Laskos wrote:If one is stopping early a match of planned N games (not shorter than 50 games) as soon as the Likelihood Of Superiority (LOS) reaches a certain value, and is not using SPRT as a stopping rule, he should be aware that a fixed LOS steadily accumulates Type I errors with the number N of planned games. Here is a table of Type I errors with the number of games (in fact wins+losses, as LOS is independent of draws).
Code: Select all
TYPE I ERROR
N Games LOS=0.95 LOS=0.99 LOS=0.999
100 27% 7.1% 1.2%
200 38% 11.5% 1.7%
400 49% 14.6% 2.3%
800 56% 17.8% 2.7%
1500 62% 21.9% 2.9%
3000 68% 24.0% 3.6%
5000 72% 25.8% 4.4%
10000 76% 28.9% 4.8%
30000 82% 33.9% 5.4%
LOS of 95% is totally useless as early stopping. If one wants to have a Type I error of less than 5% for N up to ~30,000 (wins+losses) games, a LOS of 99.9% could be used as an early stopping rule.

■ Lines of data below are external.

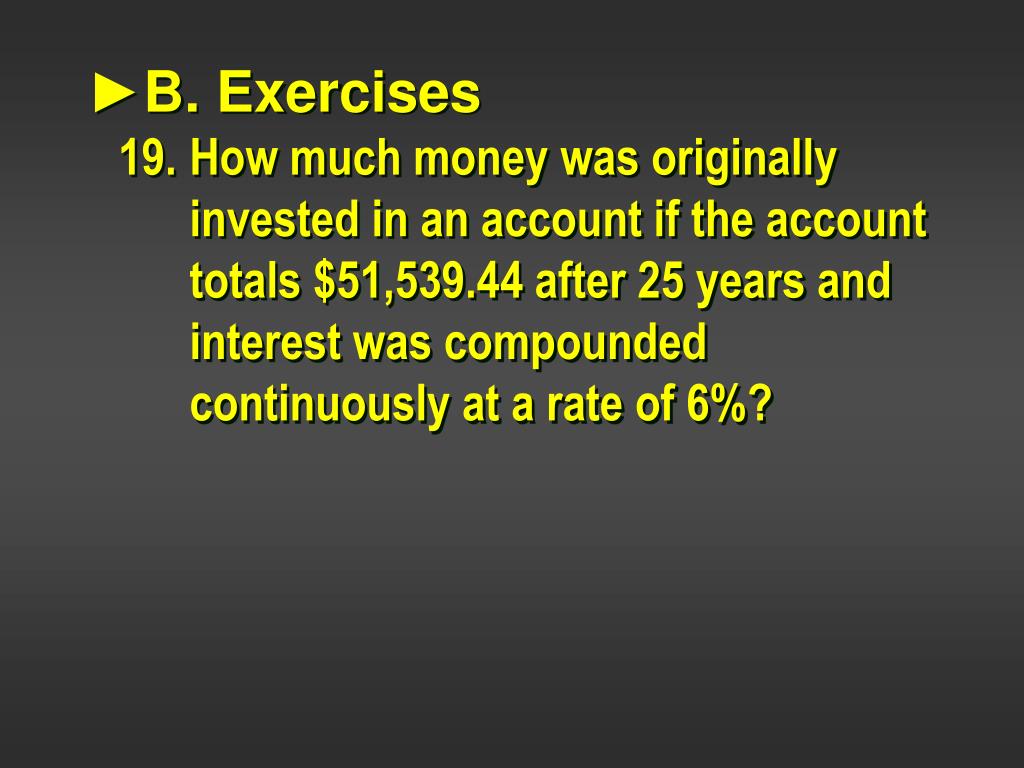 ►B. Exercises

19. How much money was originally invested in an account if the account totals \$51,539.44 after 25 years and interest was compounded continuously at a rate of 6%?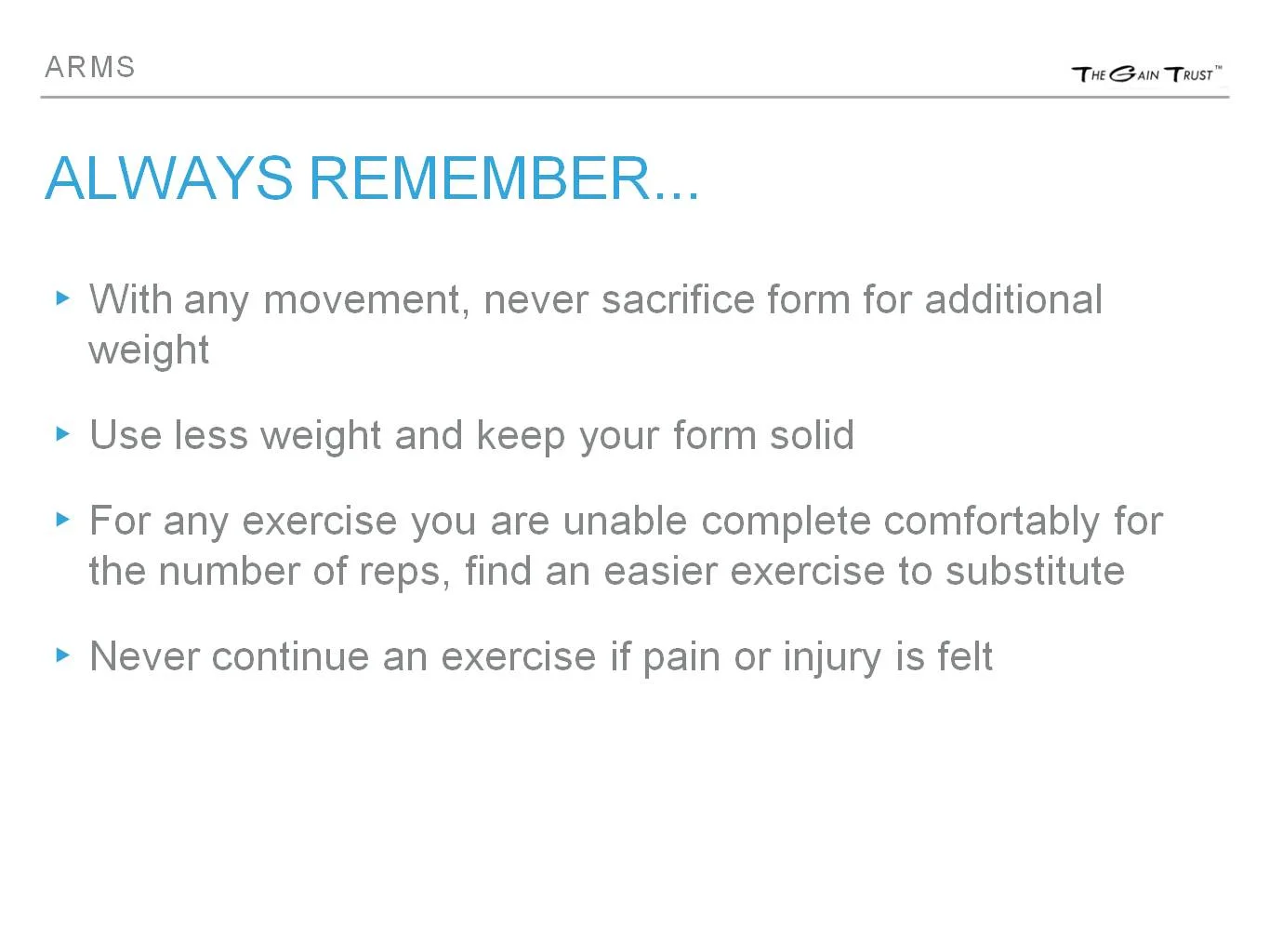 ARMS

THE GAIN TRUST™

ALWAYS REMEMBER...

▸ With any movement, never sacrifice form for additional weight

▸ Use less weight and keep your form solid

▸ For any exercise you are unable complete comfortably for the number of reps, find an easier exercise to substitute

▸ Never continue an exercise if pain or injury is felt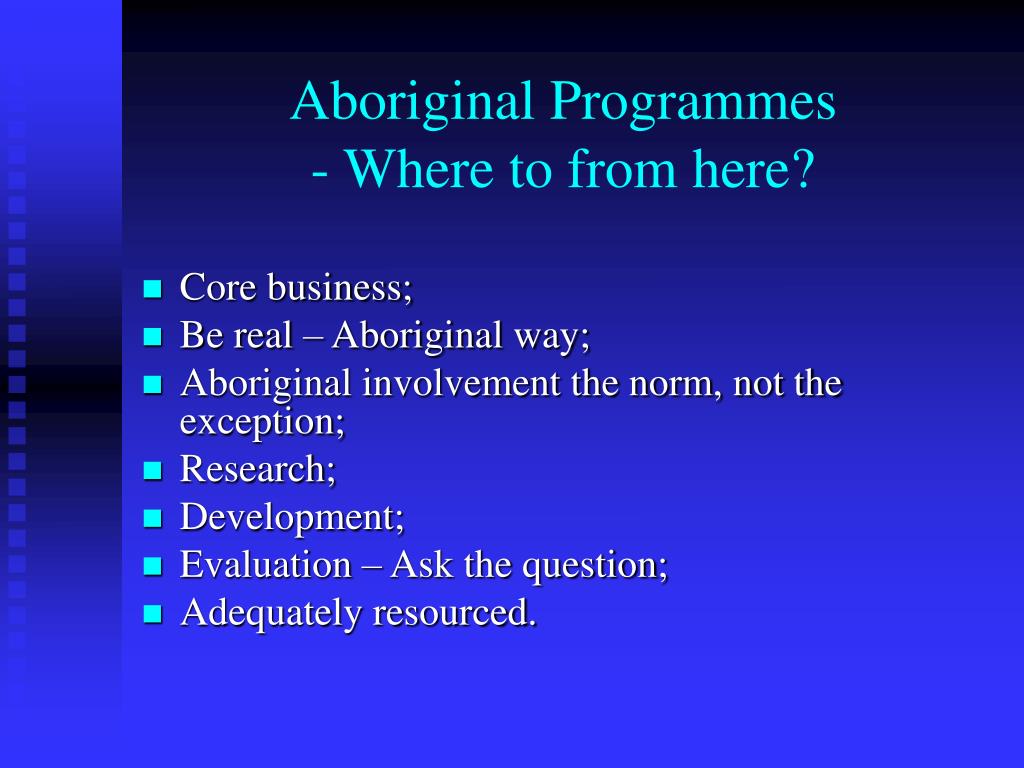 Aboriginal Programmes
- Where to from here?

- Core business;
- Be real – Aboriginal way;
- Aboriginal involvement the norm, not the exception;
- Research;
- Development;
- Evaluation – Ask the question;
- Adequately resourced.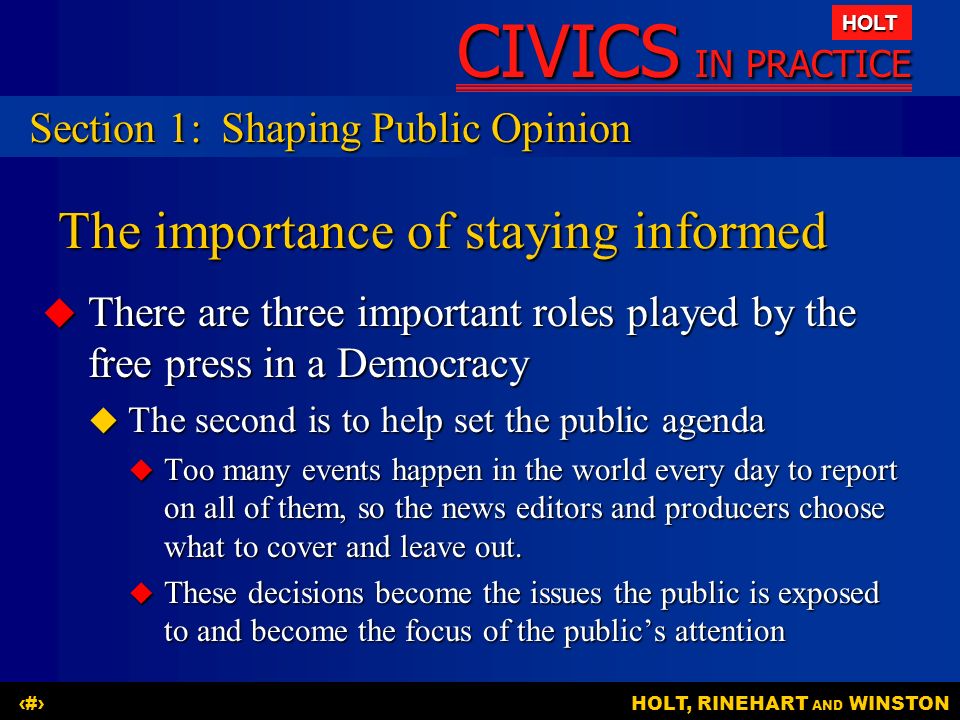 HOLT
CIVICS IN PRACTICE

Section 1: Shaping Public Opinion

The importance of staying informed

There are three important roles played by the free press in a Democracy

The second is to help set the public agenda

Too many events happen in the world every day to report on all of them, so the news editors and producers choose what to cover and leave out.

These decisions become the issues the public is exposed to and become the focus of the public's attention

‹#›

HOLT, RINEHART AND WINSTON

One can stop the match as soon as LOS gets to 99.9%, if the match is shorter than 50,000 games, and longer than 50 games. LOS is easy to calculate as (1 + Erf[(wins - losses)/Sqrt{2*(wins + losses)}])/2. Or just use SPRT of cutechess-cli.
I don't understand how you calculate these numbers. For a given cap/floor to the number of games (respectively N and 50), the type I error %age is a function of the probability:
Code: Select all
type I = f(P(win), P(draw)) = g(bayeselo, drawelo) = h(elo, drawratio)

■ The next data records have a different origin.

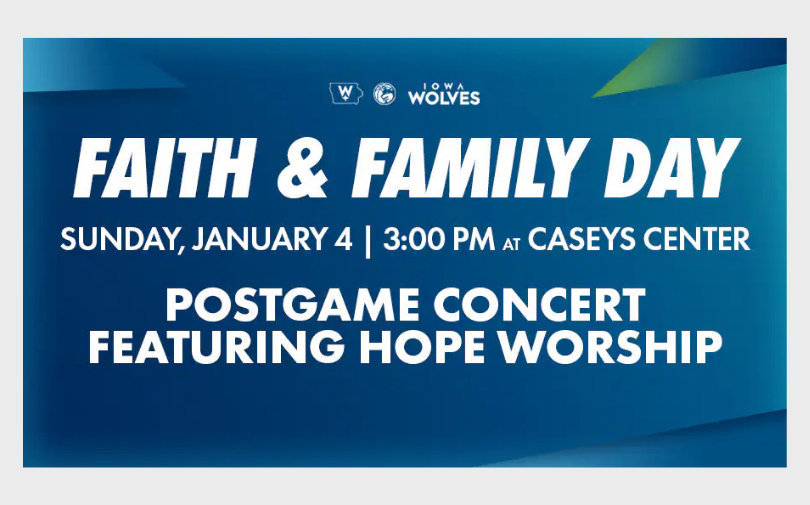 W

IOWA WOLVES

FAITH & FAMILY DAY

SUNDAY, JANUARY 4 | 3:00 PM AT CASEYS CENTER

POSTGAME CONCERT FEATURING HOPE WORSHIP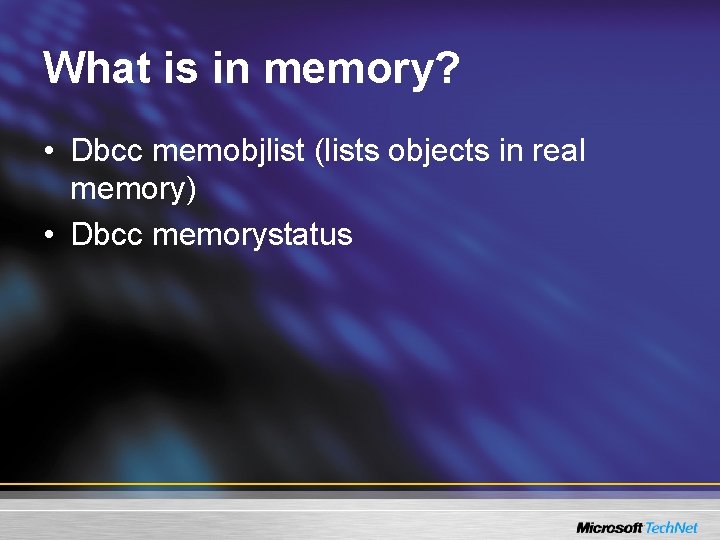 What is in memory?

• Dbcc memobjlist (lists objects in real memory)
• Dbcc memorystatus

Microsoft TechNet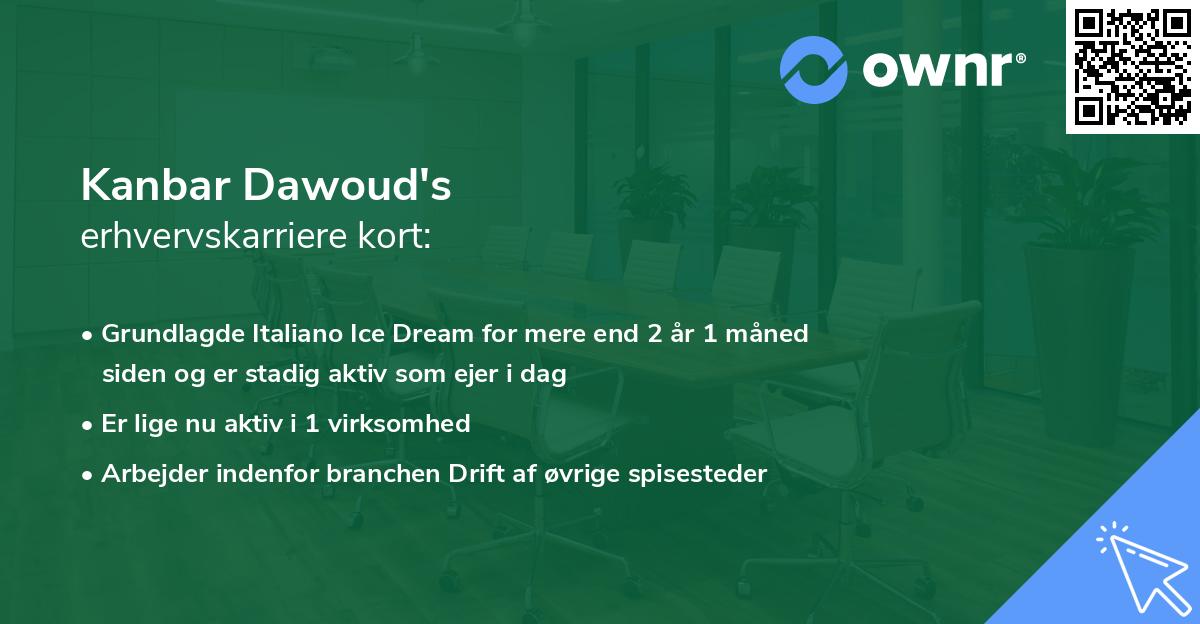 ownr®

Kanbar Dawoud's
erhvervskarriere kort:

• Grundlagde Italiano Ice Dream for mere end 2 år 1 måned siden og er stadig aktiv som ejer i dag
• Er lige nu aktiv i 1 virksomhed
• Arbejder indenfor branchen Drift af øvrige spisesteder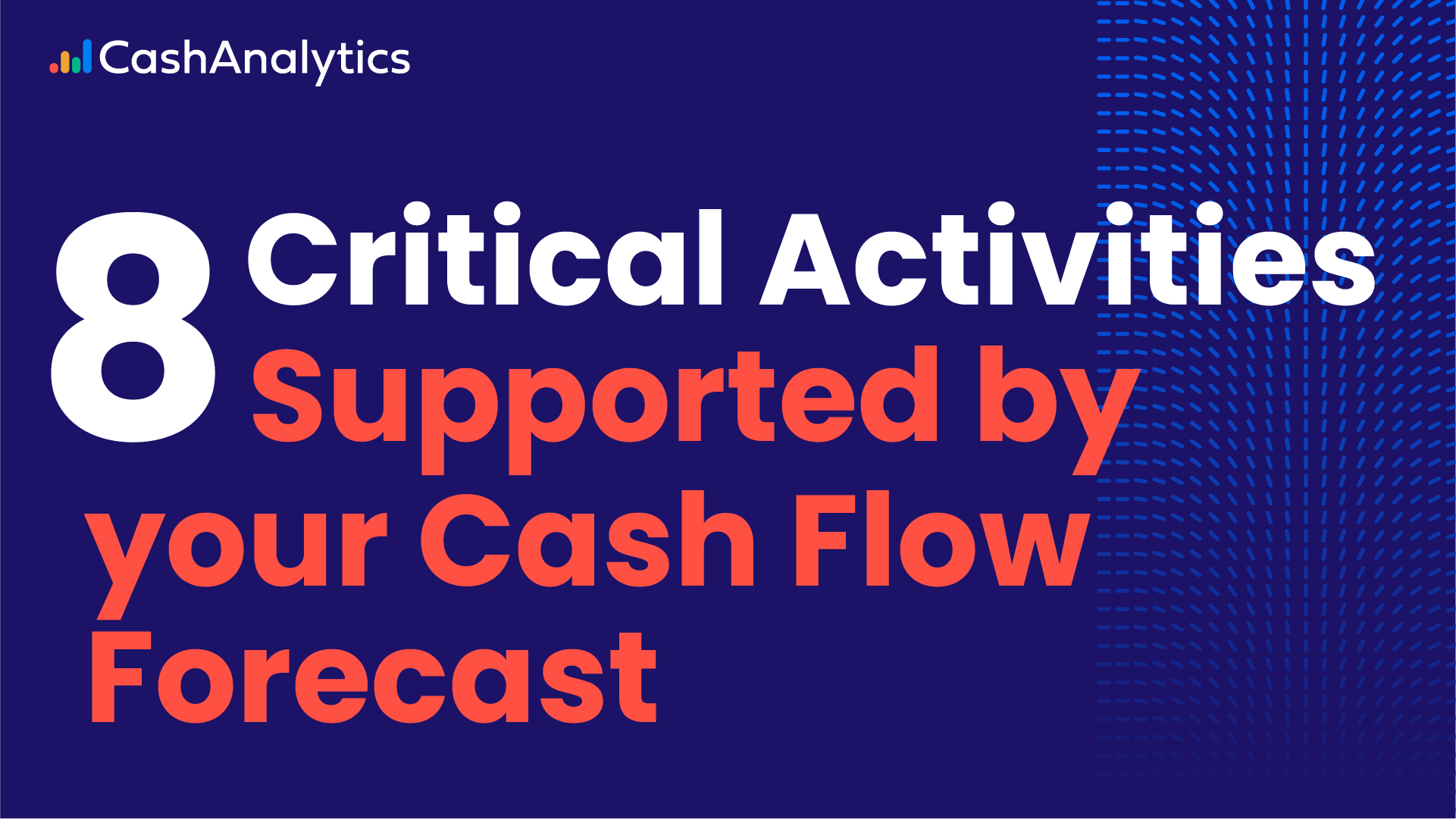 CashAnalytics

8 Critical Activities Supported by your Cash Flow Forecast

depending on your parametrization.
First you reduce the problem to 1 dimension by using the bayeselo model (you fix drawelo and the variable is bayeselo):
Code: Select all
type I = g_drawelo(bayeselo)
Now you have to do simulations to measure the type I error rate for each value of the parameter bayeselo.

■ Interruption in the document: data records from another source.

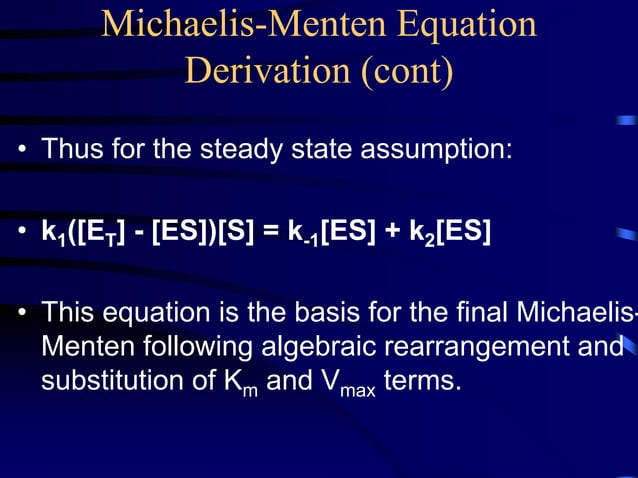 Michaelis-Menten Equation Derivation (cont)

• Thus for the steady state assumption:

• $k_1([E_T] - [ES])[S] = k_{-1}[ES] + k_2[ES]$

• This equation is the basis for the final Michaelis-Menten following algebraic rearrangement and substitution of $K_m$ and $V_{max}$ terms.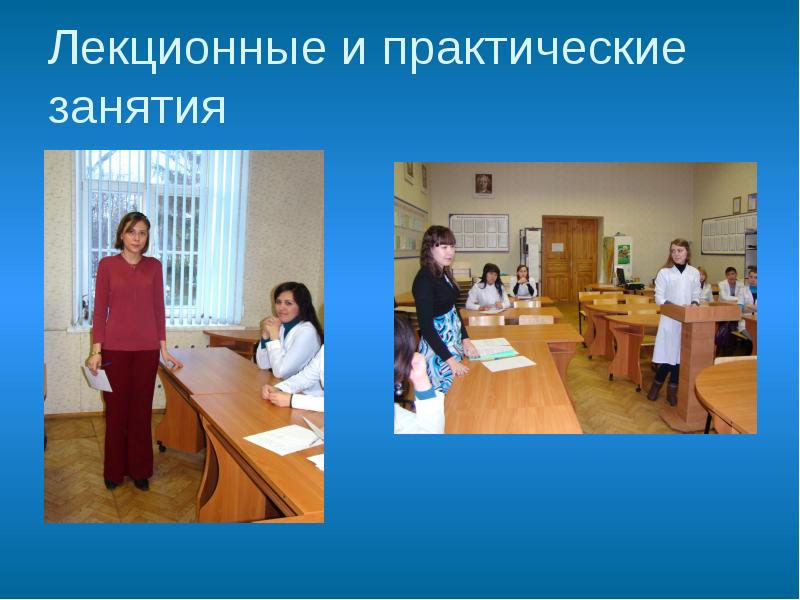 Лекционные и практические занятия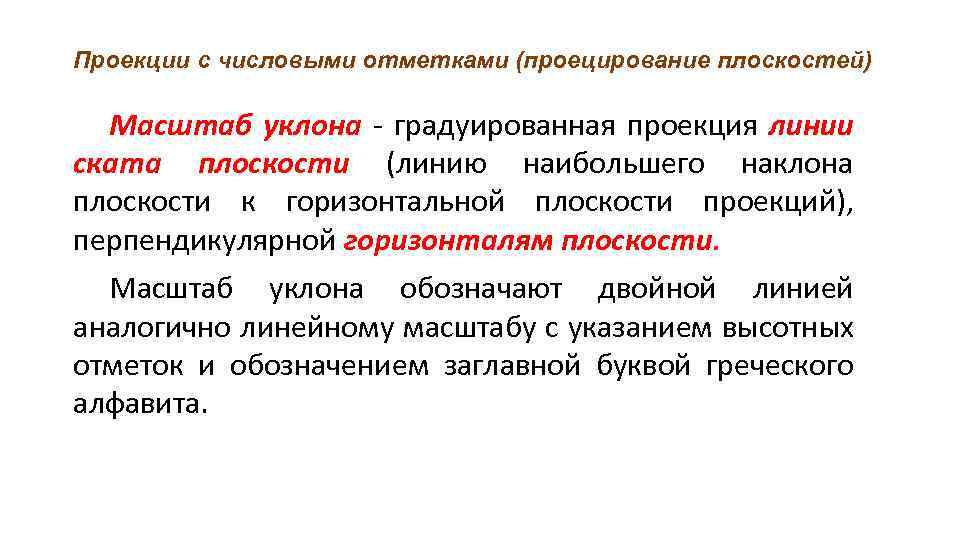 Проекции с числовыми отметками (проецирование плоскостей)

Масштаб уклона - градуированная проекция линии ската плоскости (линию наибольшего наклона плоскости к горизонтальной плоскости проекций), перпендикулярной горизонталям плоскости.

Масштаб уклона обозначают двойной линией аналогично линейному масштабу с указанием высотных отметок и обозначением заглавной буквой греческого алфавита.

The max type I error of the p-value based test (regardless of the quantile 99.9% or anything else, and regardless of your floor at 50 games and your cap at N games or no floor/cap) is 50%. This value is obviously reached when bayeselo = 0-:
Code: Select all
limit(elo->0, elo < 0) g(bayeselo) = 50%
Your testing hypothesis are:
Code: Select all
H0 bayeselo < 0
H1 = H0^C = elo < 0
[I'm not sure if the p-value test is almost surely finite, and if the expected stopping converged at the point elo = 0. so I remove this case, which is non restrictive in practice]
So your worst type I error rate is 50%, which is simply not acceptable.
Any attmept to compare this to SPRT is always going to result in Apples vs. Pears:
Code: Select all
1/ SPRT uses binary hypothesie
2/ p-value 99.9% uses elo < 0 vs elo > 0
SPRT is optimal for the tests belonging to family 1/
p-value test is a very bad test of family 2/. There are some tests of family 2/, and I have done some experiments, but in the end, I prefered SPRT (despite the tradeoff and the [elo0,elo1] zone which is annoying):
certis.enpc.fr/~audibert/Mes%20articles/ICML08b.pdf‎
Theory and practice sometimes clash. And when that happens, theory loses. Every single time.